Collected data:
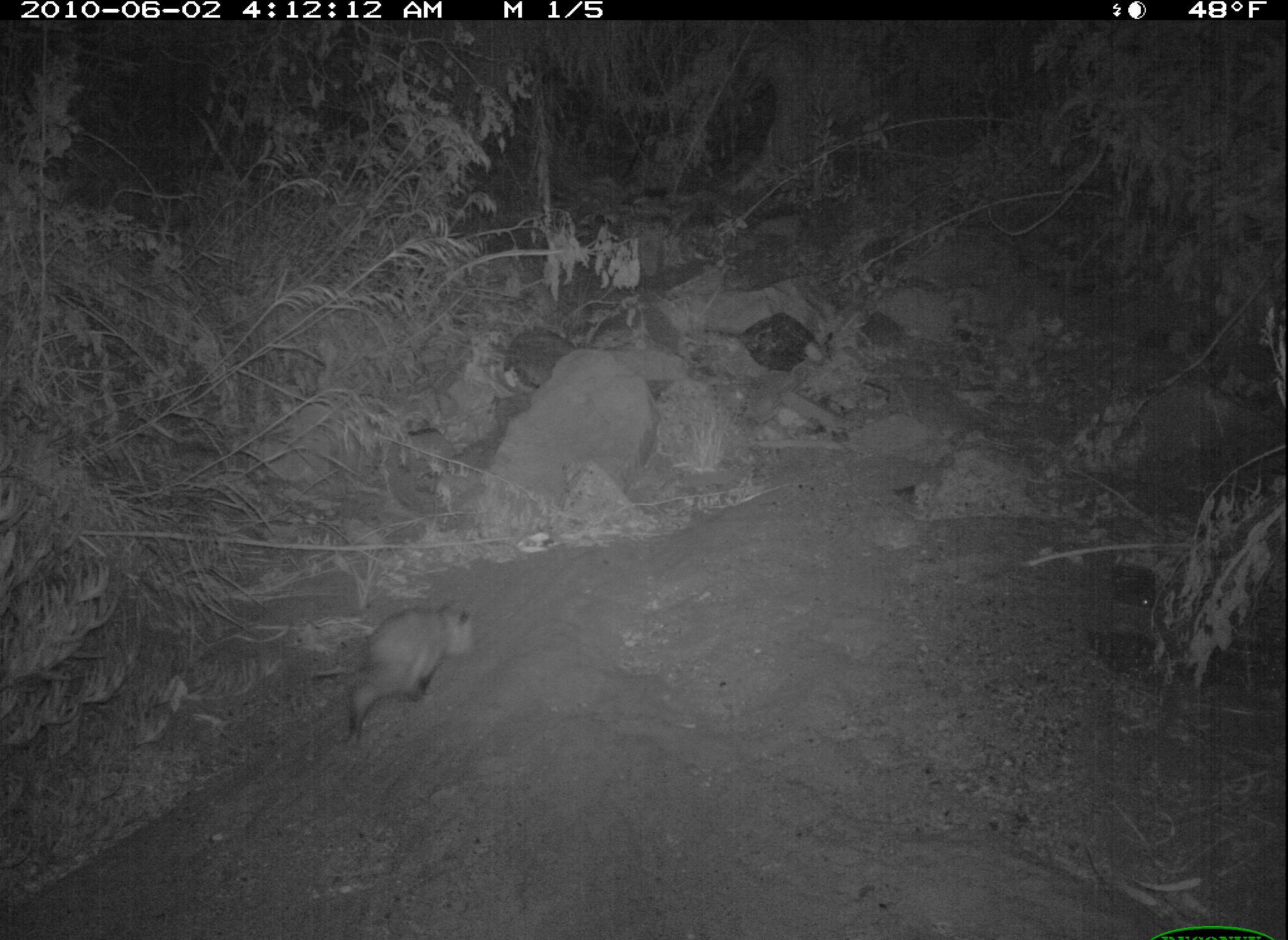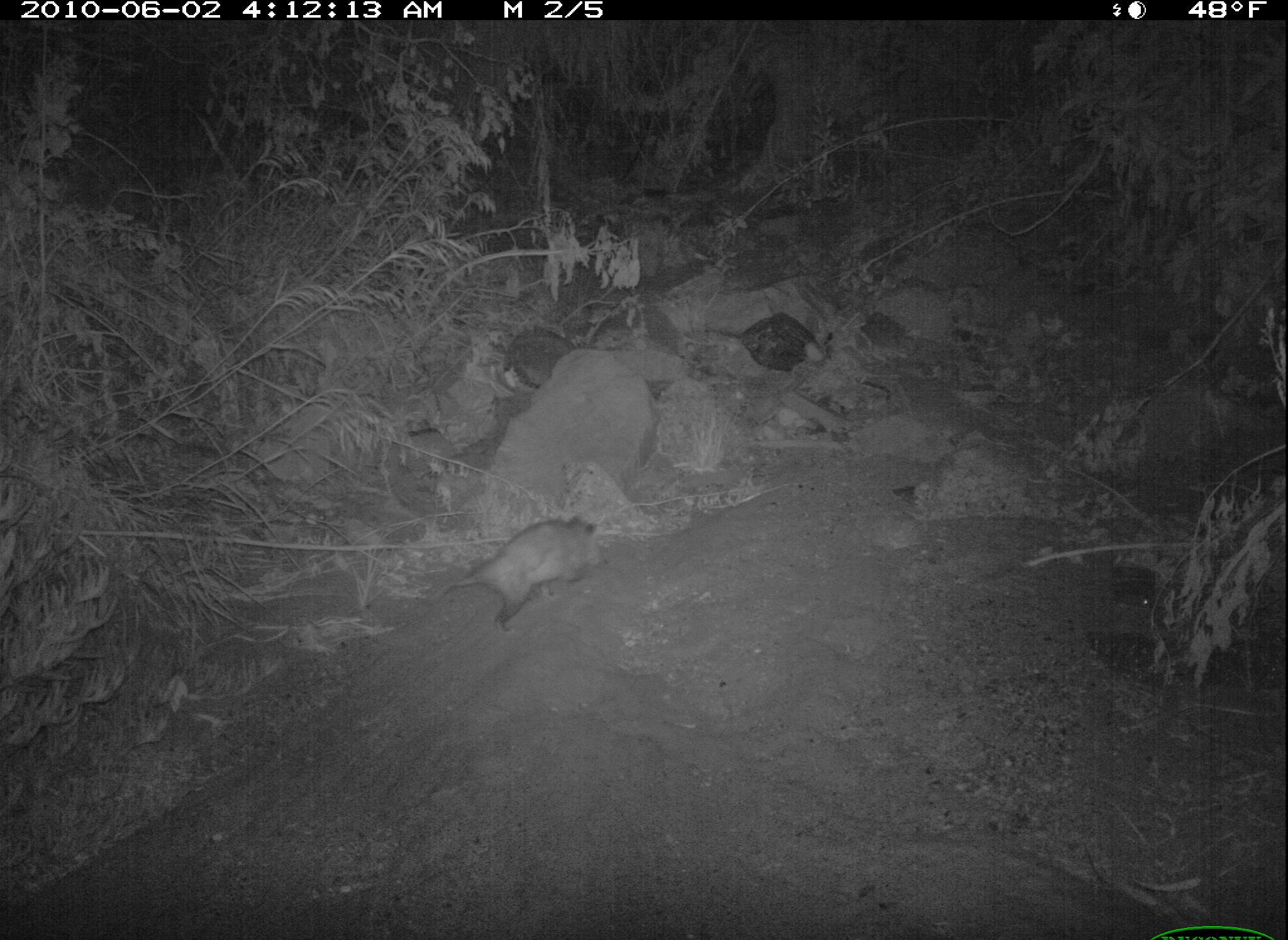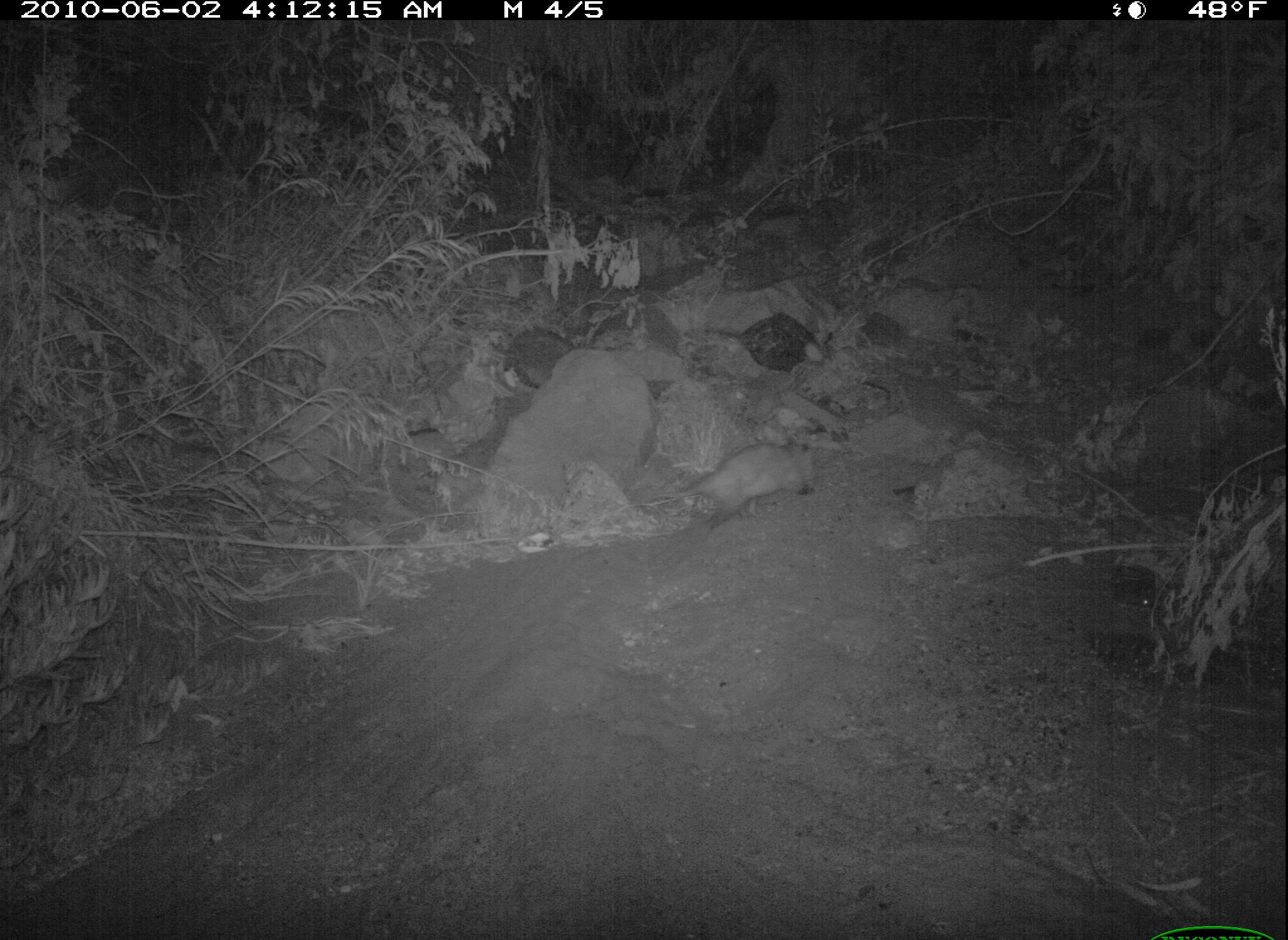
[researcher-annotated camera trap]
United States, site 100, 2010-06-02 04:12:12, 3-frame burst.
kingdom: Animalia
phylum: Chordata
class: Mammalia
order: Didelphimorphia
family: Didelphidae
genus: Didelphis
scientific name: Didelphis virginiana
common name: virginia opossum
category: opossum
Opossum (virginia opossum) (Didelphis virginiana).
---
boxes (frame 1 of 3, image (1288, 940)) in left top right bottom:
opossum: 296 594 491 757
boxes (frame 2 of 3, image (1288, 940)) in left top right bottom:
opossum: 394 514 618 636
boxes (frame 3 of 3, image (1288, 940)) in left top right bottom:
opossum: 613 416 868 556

◆ **TASK ITEM**: Without including any picture, set down every line above exactly as it stands.

◆ **WRITTEN ANSWER**:
[researcher-annotated camera trap]
United States, site 100, 2010-06-02 04:12:12, 3-frame burst.
kingdom: Animalia
phylum: Chordata
class: Mammalia
order: Didelphimorphia
family: Didelphidae
genus: Didelphis
scientific name: Didelphis virginiana
common name: virginia opossum
category: opossum
Opossum (virginia opossum) (Didelphis virginiana).
---
boxes (frame 1 of 3, image (1288, 940)) in left top right bottom:
opossum: 296 594 491 757
boxes (frame 2 of 3, image (1288, 940)) in left top right bottom:
opossum: 394 514 618 636
boxes (frame 3 of 3, image (1288, 940)) in left top right bottom:
opossum: 613 416 868 556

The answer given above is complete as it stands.